Creativity Reconsidered: Generative AI and the Problem of Intentional Agency
A philosophical paper challenges the requirement that intentional agency is necessary for creativity, arguing that generative AI demonstrates creative capabilities despite lacking conscious intent. The authors propose that creativity should be evaluated based on 'creative ability' rather than intentional agency, reconciling AI creativity with human intuitions about the importance of perceived intentions.
This academic work addresses a fundamental philosophical question emerging from generative AI's rapid advancement: whether machines can genuinely be creative. Researchers present empirical evidence through corpus analyses showing increased attribution of creativity to AI systems, creating tension with traditional philosophical definitions rooted in human intentionality. The Intentional Agency Condition (IAC)—long considered essential to creativity—becomes problematic when applied to systems that produce novel, valuable outputs without conscious deliberation.
The paper's significance lies in its attempt to bridge philosophical theory with technological reality. As generative AI produces increasingly sophisticated creative outputs across art, music, writing, and design, society faces pressure to either expand creativity definitions or deny AI agency entirely. The authors evaluate existing theoretical solutions from the academic community, finding each inadequate before proposing their alternative framework.
For the AI industry, this represents conceptual validation that AI systems can legitimately be called creative without anthropomorphizing them. This distinction matters for developers, companies commercializing generative AI, and creators collaborating with these tools. Legal and intellectual property frameworks increasingly depend on clear definitions of creativity attribution—distinguishing between human and machine contributions affects copyright ownership, licensing, and liability.

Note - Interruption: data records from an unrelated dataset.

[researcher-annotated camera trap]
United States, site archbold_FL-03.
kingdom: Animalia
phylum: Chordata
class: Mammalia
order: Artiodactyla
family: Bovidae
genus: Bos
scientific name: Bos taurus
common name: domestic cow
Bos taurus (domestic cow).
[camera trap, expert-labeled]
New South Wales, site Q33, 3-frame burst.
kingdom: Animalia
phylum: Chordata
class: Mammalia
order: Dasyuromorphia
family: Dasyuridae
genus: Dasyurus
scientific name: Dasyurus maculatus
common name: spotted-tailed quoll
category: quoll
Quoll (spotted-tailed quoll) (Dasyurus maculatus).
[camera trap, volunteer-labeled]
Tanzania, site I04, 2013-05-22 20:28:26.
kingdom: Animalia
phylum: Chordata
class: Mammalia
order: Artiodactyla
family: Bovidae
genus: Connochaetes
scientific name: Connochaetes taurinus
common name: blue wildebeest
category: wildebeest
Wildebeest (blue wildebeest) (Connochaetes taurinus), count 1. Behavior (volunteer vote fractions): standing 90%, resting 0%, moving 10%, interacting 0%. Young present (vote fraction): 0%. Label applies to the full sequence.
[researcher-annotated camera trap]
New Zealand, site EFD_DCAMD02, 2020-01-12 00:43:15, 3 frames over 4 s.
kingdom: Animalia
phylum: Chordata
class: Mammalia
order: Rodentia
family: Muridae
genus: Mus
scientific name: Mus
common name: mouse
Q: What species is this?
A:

The framework proposed—creative ability as the key criterion—allows stakeholders to acknowledge AI's creative outputs while preserving the intuition that human intention remains culturally significant. This nuanced position avoids both dismissing AI capabilities and overstating machine consciousness. Future legal, ethical, and commercial frameworks around generative AI likely depend on resolving such definitional questions.
- →Generative AI demonstrates creative capabilities without intentional agency, challenging traditional philosophical definitions of creativity.
- →Corpus analysis shows rapidly increasing human tendency to ascribe creativity to AI systems in real-world usage.
- →The Intentional Agency Condition fails as a necessary requirement but remains important for human creativity judgment.
- →Proposed creative-ability framework accommodates both AI and human creativity while preserving the significance of perceived intentions.
- →Clearer creativity definitions have implications for IP law, licensing frameworks, and AI commercialization strategies.